I teach and mentor teams that have started or are several months into their projects. I see what happens after they’ve experienced problems. I view the teams from the outside looking in. I see the manifestations of problems and I have to figure out what the root of each problem is.
These issues often come from management thinking Hadoop/Spark/Big Data is a silver bullet or that it’s going to be an easy rollout. Once they get deep into the guts or project, management and engineering find out it isn’t easy. They’re faced with the difficult decision of delaying the project or doing a half-assed job.
These incorrect assumptions made in a vacuum at the beginning of a project lead to failure. If you’re embarking on a Big Data project, make sure you’ve read and applied my Data Engineering Teams book’s advice.
The team assumes that somehow they’ll have the time to go back and do it right. They don’t ever get the time to go back and do it again. There are two main reasons. First, teams are never given the time to go back and do it right. Second, it means changing data in flight or on disk.

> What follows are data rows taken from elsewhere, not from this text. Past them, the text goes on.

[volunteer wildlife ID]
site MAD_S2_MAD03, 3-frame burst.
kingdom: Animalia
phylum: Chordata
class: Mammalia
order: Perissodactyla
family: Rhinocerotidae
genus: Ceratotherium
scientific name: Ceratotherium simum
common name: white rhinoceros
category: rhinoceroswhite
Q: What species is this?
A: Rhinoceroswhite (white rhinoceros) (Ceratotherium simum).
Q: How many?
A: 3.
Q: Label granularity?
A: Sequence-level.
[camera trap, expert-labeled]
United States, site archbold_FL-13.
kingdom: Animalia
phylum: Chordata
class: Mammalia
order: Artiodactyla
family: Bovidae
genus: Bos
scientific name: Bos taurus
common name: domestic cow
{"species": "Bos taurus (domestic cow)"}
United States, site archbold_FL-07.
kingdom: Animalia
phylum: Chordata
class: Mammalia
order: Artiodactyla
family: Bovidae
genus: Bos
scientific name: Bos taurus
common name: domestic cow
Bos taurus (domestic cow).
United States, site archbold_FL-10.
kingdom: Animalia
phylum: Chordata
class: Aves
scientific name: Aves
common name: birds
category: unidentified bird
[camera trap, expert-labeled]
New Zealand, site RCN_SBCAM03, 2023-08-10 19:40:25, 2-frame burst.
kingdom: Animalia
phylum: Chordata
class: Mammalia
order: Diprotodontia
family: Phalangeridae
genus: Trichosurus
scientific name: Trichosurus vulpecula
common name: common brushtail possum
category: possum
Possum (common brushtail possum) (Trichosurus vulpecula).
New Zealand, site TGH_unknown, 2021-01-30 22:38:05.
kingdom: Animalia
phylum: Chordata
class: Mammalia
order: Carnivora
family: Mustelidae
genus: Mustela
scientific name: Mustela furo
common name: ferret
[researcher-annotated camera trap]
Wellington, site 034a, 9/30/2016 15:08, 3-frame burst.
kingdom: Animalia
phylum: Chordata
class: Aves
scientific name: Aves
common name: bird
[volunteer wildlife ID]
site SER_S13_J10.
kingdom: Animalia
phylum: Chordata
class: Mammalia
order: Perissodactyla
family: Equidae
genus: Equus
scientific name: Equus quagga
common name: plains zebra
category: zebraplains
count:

If you’re changing data on disk and didn’t use a schema that can evolve, you’ll have all sorts of trouble changing code. This becomes the non-starter or pushes out development timelines. For enterprises, they’ll have to convince and coordinate with other teams on code changes.
These are the types of projects and mentalities that are cancelled due to a lack of progress. Usually the post-mortem blames the technology. To the outside observer that’s reason why things failed; there was some kind of technical issue. It takes an honest look at the whole project to truly figure what caused the problems in the first place.